For this reason Bitcoin is not a security, the middle of Bitcoin is software and humans are on the edges. We cannot deny the logical conclusion that other crypto assets representing ownership of permissionless digital networks are likewise not securities.
The last 20 years has brought a new innovation, the ability to own a permissionless digital network like Bitcoin. These digital networks are unlike companies, they don’t have revenue and expenses, they don’t have employees, they have “no one in the middle”, at the same time they can be immensely valuable, they are trading routes for digital goods and they automate services according to immutable rules.
Security regulations were developed to protect investors who buy and sell shares of companies, human enterprises. This is what Gary Gensler’s agency, the SEC, regulates. Trying to apply these regulations to tokens representing digital networks would be like trying to apply automobile regulations to airplanes.
Forcing digital assets into an incompatible regulation framework stops innovation and prevents access to this emerging asset class for Americans. This is the first reason you should care.
The second is the SEC’s failure to provide regulatory clarity allows fraud and scams to flourish. Just because a crypto asset exists does not mean it represents ownership of a digital network. There are many crypto assets that are outright fraudulent or exist for purely speculative purposes. There is a dire need for the public to understand that all crypto assets are not created equal. Gary Gensler himself knows they are not equal, he keeps a secret list in his head of cryptocurrencies that are not securities, but the failure of his agency to disclose which ones are on this list makes the public believe all crypto assets are the same. This enables scams and fraud.

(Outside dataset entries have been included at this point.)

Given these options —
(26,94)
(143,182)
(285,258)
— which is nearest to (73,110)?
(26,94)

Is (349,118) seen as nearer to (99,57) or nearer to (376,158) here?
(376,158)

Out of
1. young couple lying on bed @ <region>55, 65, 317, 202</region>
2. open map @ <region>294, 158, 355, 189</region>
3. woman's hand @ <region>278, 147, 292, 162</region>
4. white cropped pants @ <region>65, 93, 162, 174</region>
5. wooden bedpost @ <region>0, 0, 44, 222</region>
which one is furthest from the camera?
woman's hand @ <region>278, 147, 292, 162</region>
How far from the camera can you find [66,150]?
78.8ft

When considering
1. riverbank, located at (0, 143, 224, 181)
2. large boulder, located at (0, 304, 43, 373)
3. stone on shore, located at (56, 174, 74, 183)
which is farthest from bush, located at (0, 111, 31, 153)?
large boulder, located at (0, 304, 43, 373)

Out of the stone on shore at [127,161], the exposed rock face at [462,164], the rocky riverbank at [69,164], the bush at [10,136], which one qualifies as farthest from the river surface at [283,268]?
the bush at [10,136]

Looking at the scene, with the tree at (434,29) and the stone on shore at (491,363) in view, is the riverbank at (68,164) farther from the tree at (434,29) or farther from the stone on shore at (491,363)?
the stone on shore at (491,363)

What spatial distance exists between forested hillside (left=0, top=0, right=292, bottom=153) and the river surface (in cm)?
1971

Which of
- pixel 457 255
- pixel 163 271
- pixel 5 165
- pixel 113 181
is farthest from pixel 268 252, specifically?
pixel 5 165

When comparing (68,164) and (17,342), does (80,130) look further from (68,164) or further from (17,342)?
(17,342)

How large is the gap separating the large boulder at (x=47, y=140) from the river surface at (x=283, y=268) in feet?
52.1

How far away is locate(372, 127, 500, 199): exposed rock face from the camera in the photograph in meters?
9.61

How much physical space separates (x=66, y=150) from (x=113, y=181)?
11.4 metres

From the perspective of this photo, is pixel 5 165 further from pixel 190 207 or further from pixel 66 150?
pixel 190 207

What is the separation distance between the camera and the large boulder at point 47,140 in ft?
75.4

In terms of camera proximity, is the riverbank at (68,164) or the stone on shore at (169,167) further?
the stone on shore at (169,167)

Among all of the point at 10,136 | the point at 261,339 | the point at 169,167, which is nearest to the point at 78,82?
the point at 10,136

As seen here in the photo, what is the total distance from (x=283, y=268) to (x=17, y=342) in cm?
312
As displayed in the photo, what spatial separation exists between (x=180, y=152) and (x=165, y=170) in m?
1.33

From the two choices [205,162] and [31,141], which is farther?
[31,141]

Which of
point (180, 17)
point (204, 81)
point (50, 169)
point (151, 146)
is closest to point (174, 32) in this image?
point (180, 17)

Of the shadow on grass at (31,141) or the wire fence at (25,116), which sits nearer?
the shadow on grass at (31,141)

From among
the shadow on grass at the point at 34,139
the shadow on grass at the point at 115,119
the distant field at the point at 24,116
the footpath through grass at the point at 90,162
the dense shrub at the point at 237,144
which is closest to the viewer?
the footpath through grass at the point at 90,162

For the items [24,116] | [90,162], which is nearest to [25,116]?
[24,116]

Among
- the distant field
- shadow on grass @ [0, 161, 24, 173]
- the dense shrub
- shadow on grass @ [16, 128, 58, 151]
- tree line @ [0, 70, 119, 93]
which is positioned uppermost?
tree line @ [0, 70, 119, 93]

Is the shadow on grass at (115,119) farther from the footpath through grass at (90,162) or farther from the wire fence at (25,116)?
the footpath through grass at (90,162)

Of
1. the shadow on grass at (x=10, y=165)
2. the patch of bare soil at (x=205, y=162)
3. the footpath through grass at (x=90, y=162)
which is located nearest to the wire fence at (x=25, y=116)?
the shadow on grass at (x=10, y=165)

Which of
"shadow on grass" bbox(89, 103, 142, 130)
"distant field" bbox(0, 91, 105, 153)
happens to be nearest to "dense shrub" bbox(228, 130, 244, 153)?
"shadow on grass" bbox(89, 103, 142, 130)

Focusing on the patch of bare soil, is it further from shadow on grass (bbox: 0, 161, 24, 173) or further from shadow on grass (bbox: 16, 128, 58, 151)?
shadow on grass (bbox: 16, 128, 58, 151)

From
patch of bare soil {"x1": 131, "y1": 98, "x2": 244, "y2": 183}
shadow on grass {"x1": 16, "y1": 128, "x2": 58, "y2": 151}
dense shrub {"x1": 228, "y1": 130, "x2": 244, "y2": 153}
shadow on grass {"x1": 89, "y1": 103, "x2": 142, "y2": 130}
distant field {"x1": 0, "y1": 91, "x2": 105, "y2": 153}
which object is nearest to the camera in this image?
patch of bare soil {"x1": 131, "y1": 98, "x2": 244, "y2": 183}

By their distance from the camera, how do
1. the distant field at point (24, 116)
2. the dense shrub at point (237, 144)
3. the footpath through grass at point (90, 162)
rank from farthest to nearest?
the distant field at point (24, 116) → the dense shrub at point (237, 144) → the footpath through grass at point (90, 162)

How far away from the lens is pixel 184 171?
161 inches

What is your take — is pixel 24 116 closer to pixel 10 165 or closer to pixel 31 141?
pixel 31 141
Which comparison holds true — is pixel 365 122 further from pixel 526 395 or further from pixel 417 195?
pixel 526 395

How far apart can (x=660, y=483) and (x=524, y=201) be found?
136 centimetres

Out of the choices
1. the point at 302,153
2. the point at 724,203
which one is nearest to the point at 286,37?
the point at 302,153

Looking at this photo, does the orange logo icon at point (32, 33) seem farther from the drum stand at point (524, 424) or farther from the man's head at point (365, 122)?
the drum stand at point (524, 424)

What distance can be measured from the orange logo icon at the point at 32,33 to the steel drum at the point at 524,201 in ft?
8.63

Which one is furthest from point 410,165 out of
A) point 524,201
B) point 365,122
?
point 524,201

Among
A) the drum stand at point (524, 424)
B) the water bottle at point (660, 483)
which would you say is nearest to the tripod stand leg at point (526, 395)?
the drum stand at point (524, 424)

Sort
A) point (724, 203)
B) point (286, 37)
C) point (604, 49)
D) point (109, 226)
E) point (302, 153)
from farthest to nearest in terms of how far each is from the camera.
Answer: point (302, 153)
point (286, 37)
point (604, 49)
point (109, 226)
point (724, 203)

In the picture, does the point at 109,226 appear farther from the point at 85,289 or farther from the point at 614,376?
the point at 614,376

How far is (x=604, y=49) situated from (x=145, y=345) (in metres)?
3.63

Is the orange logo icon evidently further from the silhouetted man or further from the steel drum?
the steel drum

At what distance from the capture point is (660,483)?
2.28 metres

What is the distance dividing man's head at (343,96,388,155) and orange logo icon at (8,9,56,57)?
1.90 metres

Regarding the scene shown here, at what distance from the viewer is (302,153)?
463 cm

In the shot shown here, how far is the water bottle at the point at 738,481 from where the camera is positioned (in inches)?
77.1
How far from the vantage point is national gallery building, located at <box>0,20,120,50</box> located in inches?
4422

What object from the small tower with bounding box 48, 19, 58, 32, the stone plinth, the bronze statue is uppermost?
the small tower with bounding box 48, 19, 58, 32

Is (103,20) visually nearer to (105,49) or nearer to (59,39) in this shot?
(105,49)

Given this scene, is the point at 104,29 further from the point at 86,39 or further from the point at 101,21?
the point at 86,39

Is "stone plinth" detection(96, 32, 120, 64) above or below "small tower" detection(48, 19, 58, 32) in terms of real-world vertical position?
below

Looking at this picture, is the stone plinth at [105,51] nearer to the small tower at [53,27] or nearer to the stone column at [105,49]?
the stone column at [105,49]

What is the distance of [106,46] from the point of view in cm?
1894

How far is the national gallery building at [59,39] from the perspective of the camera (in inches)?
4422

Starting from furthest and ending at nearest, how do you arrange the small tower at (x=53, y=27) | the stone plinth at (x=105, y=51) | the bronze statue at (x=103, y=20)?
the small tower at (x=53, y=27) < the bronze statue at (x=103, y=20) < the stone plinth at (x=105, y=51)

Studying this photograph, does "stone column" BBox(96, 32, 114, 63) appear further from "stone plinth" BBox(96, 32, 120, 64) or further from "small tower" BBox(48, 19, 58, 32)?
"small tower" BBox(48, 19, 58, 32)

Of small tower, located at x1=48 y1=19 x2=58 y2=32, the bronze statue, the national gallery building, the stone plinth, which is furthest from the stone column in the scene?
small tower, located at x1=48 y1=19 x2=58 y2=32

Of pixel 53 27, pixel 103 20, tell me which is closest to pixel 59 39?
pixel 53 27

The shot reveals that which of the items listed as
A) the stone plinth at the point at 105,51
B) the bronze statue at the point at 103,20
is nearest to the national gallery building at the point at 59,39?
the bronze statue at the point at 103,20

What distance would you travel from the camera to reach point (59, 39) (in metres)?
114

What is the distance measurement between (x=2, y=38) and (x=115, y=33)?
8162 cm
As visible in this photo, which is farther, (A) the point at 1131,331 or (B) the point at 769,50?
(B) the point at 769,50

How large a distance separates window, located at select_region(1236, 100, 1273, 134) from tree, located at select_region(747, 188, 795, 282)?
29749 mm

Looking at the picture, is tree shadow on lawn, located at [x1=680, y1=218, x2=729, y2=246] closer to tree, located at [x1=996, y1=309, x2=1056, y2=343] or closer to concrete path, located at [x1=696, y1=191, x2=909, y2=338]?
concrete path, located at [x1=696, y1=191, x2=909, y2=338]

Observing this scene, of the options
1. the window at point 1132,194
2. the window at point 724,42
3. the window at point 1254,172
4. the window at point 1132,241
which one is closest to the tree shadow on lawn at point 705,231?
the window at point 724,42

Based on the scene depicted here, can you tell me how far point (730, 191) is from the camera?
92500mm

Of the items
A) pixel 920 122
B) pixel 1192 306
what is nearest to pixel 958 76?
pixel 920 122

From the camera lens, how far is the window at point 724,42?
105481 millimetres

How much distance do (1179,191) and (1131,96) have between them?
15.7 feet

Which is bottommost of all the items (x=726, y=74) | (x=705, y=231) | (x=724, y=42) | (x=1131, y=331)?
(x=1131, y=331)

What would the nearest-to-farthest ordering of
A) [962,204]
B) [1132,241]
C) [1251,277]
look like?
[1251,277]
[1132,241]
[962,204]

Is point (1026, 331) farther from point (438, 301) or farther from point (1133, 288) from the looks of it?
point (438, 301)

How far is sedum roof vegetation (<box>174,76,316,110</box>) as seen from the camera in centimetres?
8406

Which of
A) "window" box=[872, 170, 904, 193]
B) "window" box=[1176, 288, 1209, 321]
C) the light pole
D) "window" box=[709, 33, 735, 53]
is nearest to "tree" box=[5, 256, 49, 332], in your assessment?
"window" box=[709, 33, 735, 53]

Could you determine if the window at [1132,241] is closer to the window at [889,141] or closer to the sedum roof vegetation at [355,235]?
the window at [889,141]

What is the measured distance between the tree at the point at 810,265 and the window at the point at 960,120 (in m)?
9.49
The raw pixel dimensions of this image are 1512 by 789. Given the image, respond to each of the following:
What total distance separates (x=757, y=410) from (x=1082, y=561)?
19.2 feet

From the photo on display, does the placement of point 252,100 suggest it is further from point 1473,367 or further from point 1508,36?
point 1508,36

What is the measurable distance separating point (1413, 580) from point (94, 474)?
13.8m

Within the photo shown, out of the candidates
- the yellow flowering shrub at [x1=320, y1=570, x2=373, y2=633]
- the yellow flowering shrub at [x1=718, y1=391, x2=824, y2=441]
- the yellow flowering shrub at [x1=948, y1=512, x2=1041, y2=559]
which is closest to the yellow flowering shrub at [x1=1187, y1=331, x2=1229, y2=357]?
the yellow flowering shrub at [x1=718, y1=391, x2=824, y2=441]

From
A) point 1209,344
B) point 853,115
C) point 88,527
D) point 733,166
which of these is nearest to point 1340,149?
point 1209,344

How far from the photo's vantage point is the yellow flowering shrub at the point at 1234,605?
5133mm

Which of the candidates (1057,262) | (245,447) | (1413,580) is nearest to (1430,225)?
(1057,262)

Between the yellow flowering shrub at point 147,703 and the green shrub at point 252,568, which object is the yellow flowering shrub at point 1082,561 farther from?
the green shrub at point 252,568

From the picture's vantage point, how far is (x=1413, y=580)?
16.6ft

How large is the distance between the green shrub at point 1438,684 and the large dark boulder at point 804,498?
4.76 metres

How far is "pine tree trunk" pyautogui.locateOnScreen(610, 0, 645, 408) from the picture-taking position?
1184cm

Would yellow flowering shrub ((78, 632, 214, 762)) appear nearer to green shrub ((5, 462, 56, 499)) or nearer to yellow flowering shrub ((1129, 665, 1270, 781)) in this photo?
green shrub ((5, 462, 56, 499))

It did not have to be this way, over 3 years ago the SEC’s own commissioner Hester Pierce proposed a framework for disclosures and regulation of tokens representing digital networks. Had such a framework been adopted we would have clear lines distinguishing legitimate digital assets and scams and undoubtedly billions of dollars lost to fraud over the last several years would have been avoided.
Gensler became SEC chairmen in April of 2021, the near peak of a global asset bubble and a time when crypto asset scams were rampant. The charitable interpretation of his logically incoherent position is that he had to shock the ecosystem. To the degree this shock has helped protect consumers, I thank him and the SEC.
It’s now April 2023, euphoria has left the market and it’s time for intellectual honesty. Gensler often posits a false dichotomy, there are only two options – a complete wild west or forcing crypto assets into incompatible regulations. We must not fall for this.
It is quite literally impossible for crypto assets to comply with the existing securities regulations. Pretending otherwise is intellectually dishonest and equates to an unlegislated ban on United States entrepreneurship and ownership. What is needed is sensible regulation that takes into account what makes true crypto assets unique. The SEC need look no further than its own commissioners for where to start. If the SEC continues to be unwilling to do this, other government agencies or industry working groups need to step up. The industry is ready to work with regulators but regulators to be ready to work with us.